After Shabbat was over they went to a doctor but by then the leg was infected. The infection spread and five days later Rabbi Shlomo died. He was 56. Perhaps with this in mind Rabbi Mikhal of Zlotchov said: “When the Evil Urge tries to tempt people to sin, it tempts them to become super righteous.”
And Rabbi Moshe of Kobryn taught, “We paid no attention to the miracles our teacher worked, and when sometimes a miracle didn’t come to pass, he only gained in our eyes.”

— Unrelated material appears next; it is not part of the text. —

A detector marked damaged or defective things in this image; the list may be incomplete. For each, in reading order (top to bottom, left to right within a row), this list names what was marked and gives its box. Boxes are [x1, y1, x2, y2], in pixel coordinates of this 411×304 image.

And Rabbi Menachem Mendle of Lubavitch said: “Intolerance lies at the core of evil. Not the intolerance that results from threat or danger. Not the intolerance that arises from negative experience. Just intolerance of another being who dares to exist, who dares to diminish the space in the universe left for you.
Intolerance without cause is deep within us because every human being secretly desires everything for himself. Our only way out is to learn compassion without cause. To care for each other simply because that “other” person exists.
I have offered this sample of Hassidic wisdom sayings because I believe it can be used as a departure point by Christian teachers as well as Rabbis. As Martin Buber, the great Jewish philosopher and scholar of Hasidism asserted more than a half century ago, one purpose “…of all great religions and religious movements is to engender a life of elation and fervor which no (later) experience can dampen and stifle.